Spying, prying, eavesdropping – on you?
Memo Simon Power: Tell us it isn’t so. Explain, as Minister of Justice, that there’s been a total misunderstanding.
Make it absolutely clear that New Zealanders are still safe from bureaucratic intrusion, spying, eavesdropping and prying in their own homes.
All we need is for you to say that concerned solicitors were off beam when they went public.
They wrote in a worrying and apparently justified way about what they see – for good reason – as intrusive, unjust and frankly dangerous moves over people’s rights and private lives.
The two critics, Simon Peart and Richard May from influential Chapman Tripp, were highly critical of the Search and Surveillance Bill apparently now before Parliament. Among their warnings: “If you thought secret cameras in the ceiling, tracking devices under the car and bugs in the phones were the preserve of drug barons, you’re reckoning without this bill.”
Without any of that traditional “if your honour pleases” court-style chat, they spelt out their very real concerns. It’s frightening stuff. The bill includes a long list – too long for them to include, Richard May later told me – of departments and already powerful state entities like the Commerce Commission, the Reserve Bank and the Ministry of Agriculture and Forestry to be given new and extended grunt in this previously unannounced move.
The bill specifies those authorities which could reach into private homes and personal lives in a big way.
As the critics spell it out, now most regulatory investigators are limited to making you produce documents or information, forcing people to answer questions and, in extreme cases, physical searches of property.
What the bill allows – perhaps “encourages” would be a better word – is real cloak and dagger, CIA and SIStype covert surveillance, including putting in secret recording gear to intercept calls or conversations, tracking devices to check staff movements and whereabouts, and cameras.

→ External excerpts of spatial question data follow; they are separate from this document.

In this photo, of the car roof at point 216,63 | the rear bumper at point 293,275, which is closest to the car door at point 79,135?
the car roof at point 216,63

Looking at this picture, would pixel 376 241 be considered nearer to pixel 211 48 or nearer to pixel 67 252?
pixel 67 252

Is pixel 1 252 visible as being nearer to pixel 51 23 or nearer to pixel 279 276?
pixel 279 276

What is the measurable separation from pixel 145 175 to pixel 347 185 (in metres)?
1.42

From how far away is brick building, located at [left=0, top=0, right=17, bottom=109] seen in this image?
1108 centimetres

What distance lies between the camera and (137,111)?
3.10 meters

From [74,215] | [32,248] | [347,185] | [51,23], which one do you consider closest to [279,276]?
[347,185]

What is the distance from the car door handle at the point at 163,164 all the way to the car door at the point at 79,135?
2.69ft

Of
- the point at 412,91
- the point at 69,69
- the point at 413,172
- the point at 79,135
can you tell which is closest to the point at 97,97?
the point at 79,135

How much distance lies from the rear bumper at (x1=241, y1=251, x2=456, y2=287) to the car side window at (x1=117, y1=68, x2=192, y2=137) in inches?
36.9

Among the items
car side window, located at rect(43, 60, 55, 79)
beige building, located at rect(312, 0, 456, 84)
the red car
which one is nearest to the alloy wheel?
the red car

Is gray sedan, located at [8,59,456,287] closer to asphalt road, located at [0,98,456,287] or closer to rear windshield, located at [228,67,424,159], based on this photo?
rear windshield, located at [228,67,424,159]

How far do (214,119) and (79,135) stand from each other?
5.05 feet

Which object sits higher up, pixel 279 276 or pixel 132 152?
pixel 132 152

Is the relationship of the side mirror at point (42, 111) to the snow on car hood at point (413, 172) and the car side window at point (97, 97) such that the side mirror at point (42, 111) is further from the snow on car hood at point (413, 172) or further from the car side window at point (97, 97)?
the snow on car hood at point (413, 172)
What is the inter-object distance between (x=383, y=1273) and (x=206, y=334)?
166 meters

Those organisations on the long list will be able to covertly break in to install hidden spy devices.
As these critics see it, nothing will stop this sort of intrusion into homes of employees. Like your place. All that was enough to worry me and for Allan Mountain of Tauranga to reach for his smoking keyboard instantaneously and vent his genuine and obvious anger in a letter to me.
He included some angry comparisons with the walltomedia – and particularly TV – cover on the passing of a certain Mr Michael Jackson without any uproar about this piece of worrying law:
“Tell me if I’m wrong, but from my reading this is even more draconian than the surveillance regime in US with the Homeland Security Act.

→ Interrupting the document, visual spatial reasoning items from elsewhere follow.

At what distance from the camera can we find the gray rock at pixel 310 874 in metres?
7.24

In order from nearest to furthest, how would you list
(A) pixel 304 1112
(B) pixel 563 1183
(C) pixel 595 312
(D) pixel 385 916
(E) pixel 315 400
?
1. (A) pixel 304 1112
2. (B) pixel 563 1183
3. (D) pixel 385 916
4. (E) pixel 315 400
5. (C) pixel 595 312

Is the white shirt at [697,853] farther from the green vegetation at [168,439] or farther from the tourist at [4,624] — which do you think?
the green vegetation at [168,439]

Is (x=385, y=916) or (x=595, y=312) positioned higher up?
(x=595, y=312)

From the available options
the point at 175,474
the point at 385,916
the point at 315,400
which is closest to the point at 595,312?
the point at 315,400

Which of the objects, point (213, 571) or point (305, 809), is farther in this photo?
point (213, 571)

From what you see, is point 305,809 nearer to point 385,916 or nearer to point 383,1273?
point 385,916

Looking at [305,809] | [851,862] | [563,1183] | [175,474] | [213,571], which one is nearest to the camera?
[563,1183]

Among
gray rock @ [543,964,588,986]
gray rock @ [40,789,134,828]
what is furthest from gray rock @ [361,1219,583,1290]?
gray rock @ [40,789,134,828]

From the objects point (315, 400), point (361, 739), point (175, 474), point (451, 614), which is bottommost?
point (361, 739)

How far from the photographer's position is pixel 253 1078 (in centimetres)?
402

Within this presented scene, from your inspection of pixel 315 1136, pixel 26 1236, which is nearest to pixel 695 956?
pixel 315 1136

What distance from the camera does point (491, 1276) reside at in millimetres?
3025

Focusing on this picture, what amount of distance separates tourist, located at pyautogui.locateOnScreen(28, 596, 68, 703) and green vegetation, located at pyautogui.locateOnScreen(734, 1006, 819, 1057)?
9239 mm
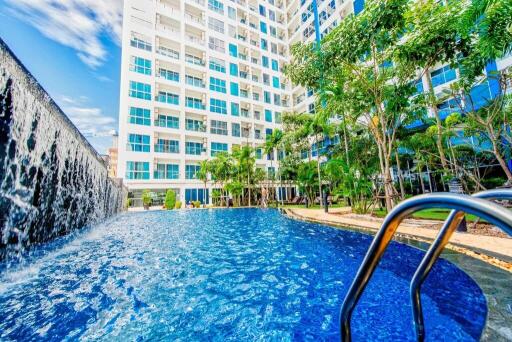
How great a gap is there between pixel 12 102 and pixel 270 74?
3722 centimetres

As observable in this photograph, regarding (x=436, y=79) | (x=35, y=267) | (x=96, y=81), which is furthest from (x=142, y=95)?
(x=436, y=79)

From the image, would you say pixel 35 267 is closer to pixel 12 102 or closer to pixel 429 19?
pixel 12 102

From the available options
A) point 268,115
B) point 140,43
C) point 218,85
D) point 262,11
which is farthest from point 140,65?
point 262,11

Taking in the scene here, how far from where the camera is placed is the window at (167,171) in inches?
1027

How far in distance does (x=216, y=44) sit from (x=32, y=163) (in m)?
33.5

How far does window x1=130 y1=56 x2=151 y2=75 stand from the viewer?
26000 millimetres

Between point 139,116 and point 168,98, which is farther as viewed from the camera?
point 168,98

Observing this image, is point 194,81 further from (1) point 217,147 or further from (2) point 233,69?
(1) point 217,147

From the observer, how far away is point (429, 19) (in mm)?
6477

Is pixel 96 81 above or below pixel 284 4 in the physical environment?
below

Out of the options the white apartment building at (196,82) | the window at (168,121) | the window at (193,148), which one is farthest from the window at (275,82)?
the window at (168,121)

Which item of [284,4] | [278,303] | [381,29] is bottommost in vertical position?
[278,303]

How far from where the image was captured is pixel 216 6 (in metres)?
33.3

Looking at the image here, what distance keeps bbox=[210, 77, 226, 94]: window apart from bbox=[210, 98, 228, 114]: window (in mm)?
1647
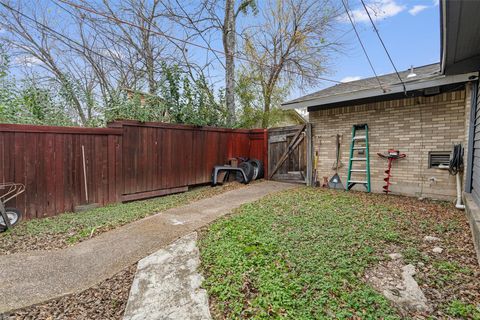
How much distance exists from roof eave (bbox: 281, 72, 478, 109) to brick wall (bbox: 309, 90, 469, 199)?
462 millimetres

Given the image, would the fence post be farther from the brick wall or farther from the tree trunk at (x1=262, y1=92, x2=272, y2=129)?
the tree trunk at (x1=262, y1=92, x2=272, y2=129)

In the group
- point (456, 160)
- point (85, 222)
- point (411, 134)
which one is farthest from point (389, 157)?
point (85, 222)

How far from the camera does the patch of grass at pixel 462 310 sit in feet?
5.78

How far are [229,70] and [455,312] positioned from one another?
9183mm

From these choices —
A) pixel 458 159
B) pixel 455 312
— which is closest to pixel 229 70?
pixel 458 159

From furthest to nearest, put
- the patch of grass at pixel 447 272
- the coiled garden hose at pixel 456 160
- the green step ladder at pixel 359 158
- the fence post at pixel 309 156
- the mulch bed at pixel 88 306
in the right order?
the fence post at pixel 309 156 < the green step ladder at pixel 359 158 < the coiled garden hose at pixel 456 160 < the patch of grass at pixel 447 272 < the mulch bed at pixel 88 306

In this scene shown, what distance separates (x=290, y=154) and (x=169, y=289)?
18.9 feet

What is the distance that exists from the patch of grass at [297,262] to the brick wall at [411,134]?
1.69 metres

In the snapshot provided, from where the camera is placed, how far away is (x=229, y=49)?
962 cm

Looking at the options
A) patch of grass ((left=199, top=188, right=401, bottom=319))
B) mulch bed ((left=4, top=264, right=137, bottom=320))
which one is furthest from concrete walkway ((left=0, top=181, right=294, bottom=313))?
patch of grass ((left=199, top=188, right=401, bottom=319))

“And there’s hardly been a murmur of protest.
“No doubt, like many such creeping initiatives – lawmaking that diminish our freedoms and invest absolute power in the hands of the government – this will pass sometime soon and there’ll be hardly any mention of it anywhere.

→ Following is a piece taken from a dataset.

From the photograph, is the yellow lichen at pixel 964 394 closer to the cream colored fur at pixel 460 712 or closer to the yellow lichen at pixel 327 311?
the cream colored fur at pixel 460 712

“Most of the population will not even know of its existence.
“I hate to say it, guys, but Kiwis are far more easily led into serfdom than our dumbed-down counterparts in the US – so what does that say about us?
“Even more disturbing is the fact that in the last few years the regulatory bodies in New Zealand commerce have not bothered to use the ample legislative teeth at their disposal.
“Instead, have sat on their hands while scum literally stole millions off hard-working, not very clever investors.
“They were aided and abetted by financial advisers who took heaps in commissions from both sides and – apart from some criminal proceedings having been brought against them too late, instigated well after the horse had bolted – the perpetrators will get to keep their ill-gotten gains in trusts.
“I predict if any convictions are secured that they will get hit across the back of the hand with a wet bus ticket.
“And I believe that in some cases the bills for defendants will be on the taxpayers’ account through legal aid since, for instance, (name deleted because of pending court action) has declared personal bankruptcy and so I understand qualifies for legal aid.
“This new legislation has nothing to do with keeping New Zealand business people honest.
“It is all about total control and sweeping surveillance for far more sinister future designs.
“We are living in New Zealalaland.”
You see, Simon, there are people out here who urgently need you to explain what and why and quickly. I am one of them.
Answers please. • Does the new bill really give these powers – and why? • Does it let investigators get a warrant and access to your letters to and from your lawyers? • If they do crash into offi or slyly get into homes can they really seize any papers “in plain sight”? • And what about those warrants? Now, warrants come from judges and the like. This bill talks about a new breed of official authorised to give warrants an okay. Who will these powerful people be and who will they answer to? • Is it true that investigators will be able to coerce your computer link provider to get into and copy from your system without you knowing about it? • Come on, Mr Power, do you agree with the critics that “home should be out of bounds – it is hard to justify covert surveillance of homes and family in the context of commercial or industry regulation”, as Simon Peart and Richard May say? • If all these major changes are intended, what’s the justification?
And where are the normally hard-working civil libertarians who carry banners so often in what they identify as dangers to democratic rule and long-established civil rights of ordinary, law-abiding citizens?
No one wants protection for thieving corporate ratbags like those who have cost so many their life savings and security.
But why put innocent people’s present and future rights at risk because of dishonesty and betrayal of trust by the guilty?
Is this perhaps well-intentioned but legally hazardous over-kill?